# [文書の抜粋]
______________________________
多色をテーマとしたインベイジョンで所有地カードが検討される中、Mark Rosewaterが冗談半分で上記のものをデザインした。R&D内での評価が高く一時はインベイジョンに入っていたが、ドメインが強力になりすぎる危険性とルール上の問題が生じる可能性が指摘され、より時間をかけて考慮するため次のプレーンシフトに移された。最終的に、基本でない土地でありながら基本土地でもあるということは(当時の)ルール上機能しないと判断され、セットから除かれた。
[編集] コンフラックス
所有地カードが版図として復活するにあたってこのカードの復活も検討され、改められてデザインされた。 第8版で特殊タイプとして基本が設定されたことにより、以前のルール上の問題は解決されていると思われた。
[編集] 第一案
非公式/非実在カード
Barry's Land土地
Barry's Landは戦場にある限り基本土地タイプとして扱う。
戦場にあるときの常在型能力として基本土地タイプを得ていたため、不屈の自然/Rampant Growthによってサーチできないなどインベイジョンのものとは動作が変わっている。
戦場に出た時に基本土地に変わるという点が直感的でない上、ルール的にも不明瞭な点が多く修正されることになった。
[編集] 第二案
非公式/非実在カード
Cave基本土地 - Cave
(1)
他の基本土地と同様にルール文章がなく、ルールによってマナ能力を持たされている。極めてすっきりとしたデザインになった。
ルール上の問題は全くなくなったが、これを機能させるためには総合ルールに新たな基本土地タイプを加える必要があり、下記のものを始めとした非常に多くのカード、およびルール自体に大きな影響を与えることが明らかだった。
______________________________
# [提供された記録]
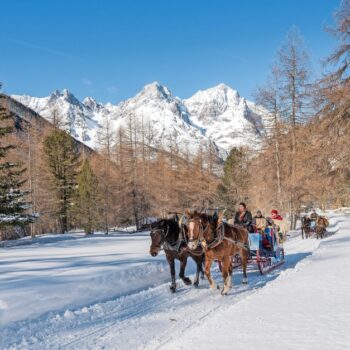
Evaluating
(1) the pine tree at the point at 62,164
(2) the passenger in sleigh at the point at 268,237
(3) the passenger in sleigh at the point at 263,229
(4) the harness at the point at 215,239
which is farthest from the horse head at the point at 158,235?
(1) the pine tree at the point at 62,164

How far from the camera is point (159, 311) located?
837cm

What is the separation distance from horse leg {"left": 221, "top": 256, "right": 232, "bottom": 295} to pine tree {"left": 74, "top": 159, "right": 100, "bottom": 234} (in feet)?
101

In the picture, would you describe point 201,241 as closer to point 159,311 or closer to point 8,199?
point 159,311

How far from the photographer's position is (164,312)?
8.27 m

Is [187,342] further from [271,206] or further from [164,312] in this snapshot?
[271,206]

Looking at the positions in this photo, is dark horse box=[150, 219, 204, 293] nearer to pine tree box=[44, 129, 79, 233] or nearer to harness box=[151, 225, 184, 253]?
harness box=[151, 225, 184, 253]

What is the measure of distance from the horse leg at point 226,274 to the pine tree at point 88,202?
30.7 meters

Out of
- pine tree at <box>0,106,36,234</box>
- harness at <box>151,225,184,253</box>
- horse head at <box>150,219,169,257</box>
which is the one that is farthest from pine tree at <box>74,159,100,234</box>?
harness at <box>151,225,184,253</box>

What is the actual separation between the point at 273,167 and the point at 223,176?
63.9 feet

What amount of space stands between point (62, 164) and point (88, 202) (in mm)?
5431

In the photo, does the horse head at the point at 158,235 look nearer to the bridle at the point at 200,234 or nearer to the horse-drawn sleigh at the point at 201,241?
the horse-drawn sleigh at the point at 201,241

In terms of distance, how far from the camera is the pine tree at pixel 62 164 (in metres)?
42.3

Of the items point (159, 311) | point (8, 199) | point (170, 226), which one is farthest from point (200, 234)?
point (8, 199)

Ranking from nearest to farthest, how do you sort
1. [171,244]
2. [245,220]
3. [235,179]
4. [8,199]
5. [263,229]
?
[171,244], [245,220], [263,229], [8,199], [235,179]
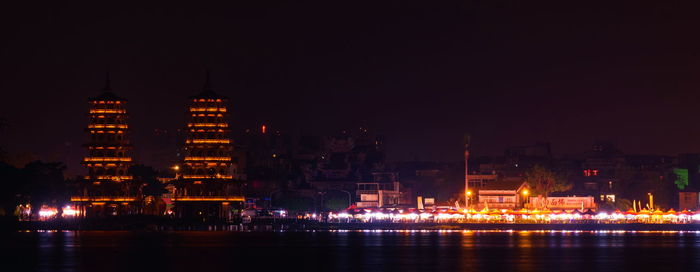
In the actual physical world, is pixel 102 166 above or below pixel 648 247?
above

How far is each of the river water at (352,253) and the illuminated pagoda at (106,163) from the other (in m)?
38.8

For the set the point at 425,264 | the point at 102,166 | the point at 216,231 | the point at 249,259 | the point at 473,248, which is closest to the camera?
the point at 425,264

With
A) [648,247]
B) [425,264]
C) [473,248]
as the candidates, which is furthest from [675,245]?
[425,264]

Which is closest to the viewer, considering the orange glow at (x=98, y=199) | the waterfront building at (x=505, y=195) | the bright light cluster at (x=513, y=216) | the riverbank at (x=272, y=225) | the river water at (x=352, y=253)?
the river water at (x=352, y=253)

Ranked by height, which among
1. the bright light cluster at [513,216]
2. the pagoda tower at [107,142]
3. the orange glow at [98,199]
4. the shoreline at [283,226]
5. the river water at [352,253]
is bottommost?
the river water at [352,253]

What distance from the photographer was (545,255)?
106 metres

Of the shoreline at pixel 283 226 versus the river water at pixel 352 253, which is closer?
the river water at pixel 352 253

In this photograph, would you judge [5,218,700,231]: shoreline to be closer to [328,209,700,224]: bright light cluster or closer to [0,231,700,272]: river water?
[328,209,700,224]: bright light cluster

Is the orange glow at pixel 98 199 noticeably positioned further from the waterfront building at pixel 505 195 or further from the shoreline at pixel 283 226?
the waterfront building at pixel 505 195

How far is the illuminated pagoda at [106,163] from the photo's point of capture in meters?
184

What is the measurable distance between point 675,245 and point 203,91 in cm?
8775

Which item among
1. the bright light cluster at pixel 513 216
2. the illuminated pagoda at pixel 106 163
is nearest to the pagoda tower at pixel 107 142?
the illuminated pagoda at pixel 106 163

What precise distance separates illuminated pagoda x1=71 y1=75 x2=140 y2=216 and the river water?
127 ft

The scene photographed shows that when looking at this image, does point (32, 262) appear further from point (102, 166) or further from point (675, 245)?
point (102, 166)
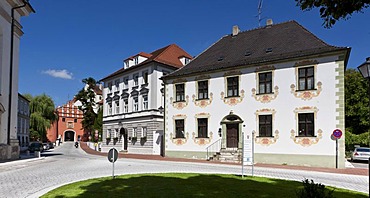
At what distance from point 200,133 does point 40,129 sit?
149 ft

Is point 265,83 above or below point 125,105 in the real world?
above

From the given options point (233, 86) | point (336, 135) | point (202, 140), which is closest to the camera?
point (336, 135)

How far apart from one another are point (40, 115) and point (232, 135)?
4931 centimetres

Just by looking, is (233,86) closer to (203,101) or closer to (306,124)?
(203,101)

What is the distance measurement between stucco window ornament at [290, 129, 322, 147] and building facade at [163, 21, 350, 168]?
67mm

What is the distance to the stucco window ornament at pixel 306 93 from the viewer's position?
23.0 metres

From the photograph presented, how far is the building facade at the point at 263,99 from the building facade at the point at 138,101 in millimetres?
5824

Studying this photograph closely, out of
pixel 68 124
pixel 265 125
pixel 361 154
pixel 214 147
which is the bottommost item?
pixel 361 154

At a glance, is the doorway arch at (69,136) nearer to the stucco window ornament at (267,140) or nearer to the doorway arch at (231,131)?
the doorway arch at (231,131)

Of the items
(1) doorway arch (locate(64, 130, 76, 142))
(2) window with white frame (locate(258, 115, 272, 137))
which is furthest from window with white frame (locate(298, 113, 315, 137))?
______________________________
# [設定課題]
(A) 土地カードのデザインに関する抜粋によると、インベイジョンから外されたこのカードは、さらに時間をかけて検討するためにどのセットへ移されましたか。
(B) 土地カードのデザインに関する抜粋を、最後の文の後から書き進めてください。
これらの記録は、ここでは一切使用しません。

# [回答一覧]
(A) 次のセットであるプレーンシフトへ移されました。

(B)
- 合同勝利/Coalition Victoryを唱えても、これを含めた6種類の基本土地タイプをコントロールしていない限り勝利できなくなる。
- 夢ツグミ/Dream Thrushの起動型能力でこの基本土地タイプを選択することによって、土地が無色マナしか生み出せないようにできる。
ゲーム全体への影響の大きさが懸念され、再びデザインされ直すことになった。
- Caveという土地タイプ名は後に洞窟として採用されているが、そちらは基本土地タイプではない。
[編集] 第三案
非公式/非実在カード
Incursion Zone土地
(T):あなたのマナ・プールに(1)を加える。
あなたのコントロールする基本土地タイプの数を数える場合、代わりにそれに1を加えた数として数える。
単純に所有地カードの効果を1増やす能力を持つことになった。効果は重複するので、例えばこれを3つコントロールしていれば部族の炎/Tribal Flamesで8点のダメージを与えることもできる。
しかしこれと相互作用するには、所有地カードのルール文章は(既にインベイジョン・ブロックで多数使われていた)「基本土地タイプ1つにつき/for each basic land type」ではなく「基本土地タイプの数/number of basic land type」という表現でなければならなかった。また、元々のBarry's Landが持っていた一見したときに感じるシンプルさが失われていると考えられたこともあり、結局収録は見送られた。
- このカードのためのイラストが完成した時にもまだ没にするかどうか決定していなかった。最終的にそのイラストは聖遺の塔/Reliquary Towerに転用された。
[編集] ゼンディカー
非公式/非実在カード
City基本土地 - City
(T):あなたのマナ・プールに(1)を加える。
ゼンディカーの開発段階では、「Manabond」と呼ばれる無色マナしか出せない土地・トークンを用いるメカニズムと共に、Barry's Landの復活が検討された。
スタンダードでの版図とのシナジーも期待されたが、肝心のManabondが没になり、またしても登場はならなかった。
[編集] ゲートウォッチの誓い
Barry's Landのコンセプトのうち「無色マナしか出せない基本土地」と言う要素は、ゲートウォッチの誓いに収録された荒地/Wastesによって実現した。
ただし、荒地は基本土地タイプを持たないため、版図との相互作用は存在しない。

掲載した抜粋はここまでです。